Trecho fornecido:
◆ ◆ ◆

O último indulto natalino do presidente Jair Bolsonaro pode beneficiar os policiais militares condenados pelo massacre do Carandiru - quando 111 presos do Pavilhão 9 da Casa de Detenção, em São Paulo, foram mortos, após uma rebelião no dia 2 de outubro de 1992. Para o advogado dos PMs, Eliezer Pereira Martins, os condenados se enquadram "perfeitamente" em um dos artigos do texto publicado no Diário Oficial da União na última quinta-feira (22).
 
A defesa diz que deve entrar no plantão do Tribunal de Justiça de São Paulo, com um pedido de declaração de extinção de punibilidade dos réus. Ou seja, para que os PMs não possam ser punidos pelas condutas ligadas ao massacre.
 
No Ministério Público de São Paulo, a avaliação também é a de que o indulto de Bolsonaro, nos termos em que foi publicado, beneficia os 74 PMs condenados pelo Tribunal do Júri a penas que vão de 48 anos a 624 anos de prisão pelo assassinato dos presos. Nos bastidores, comenta-se que um dos artigos realmente parece ter sido feito para o caso dos policiais.

◆ ◆ ◆

Dados exibidos:
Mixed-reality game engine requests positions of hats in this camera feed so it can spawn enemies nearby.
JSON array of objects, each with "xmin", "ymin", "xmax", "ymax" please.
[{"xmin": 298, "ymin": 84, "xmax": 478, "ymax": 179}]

◆ ◆ ◆

Enunciado escrito 1:
Responda com base no trecho sobre o indulto e o massacre do Carandiru:
(a) Quantos presos foram mortos no massacre?
(b) Que pedido a defesa pretende levar ao plantão do Tribunal de Justiça de São Paulo?
(c) Quantos PMs foram condenados pelo Tribunal do Júri?
Enunciado escrito 2:
Reescreva de forma mais curta o parágrafo do trecho sobre o indulto que começa com "No Ministério Público de São Paulo", mantendo os fatos principais.

Resposta da tarefa 1:
(a) 111 presos.
(b) Um pedido de declaração de extinção de punibilidade dos réus.
(c) 74 PMs.

Resposta da tarefa 2:
O Ministério Público de São Paulo também avalia que o indulto de Bolsonaro, como foi publicado, beneficia os 74 PMs condenados pelo Tribunal do Júri a penas de 48 a 624 anos de prisão pelo assassinato dos presos. Nos bastidores, diz-se que um dos artigos parece feito para o caso dos policiais.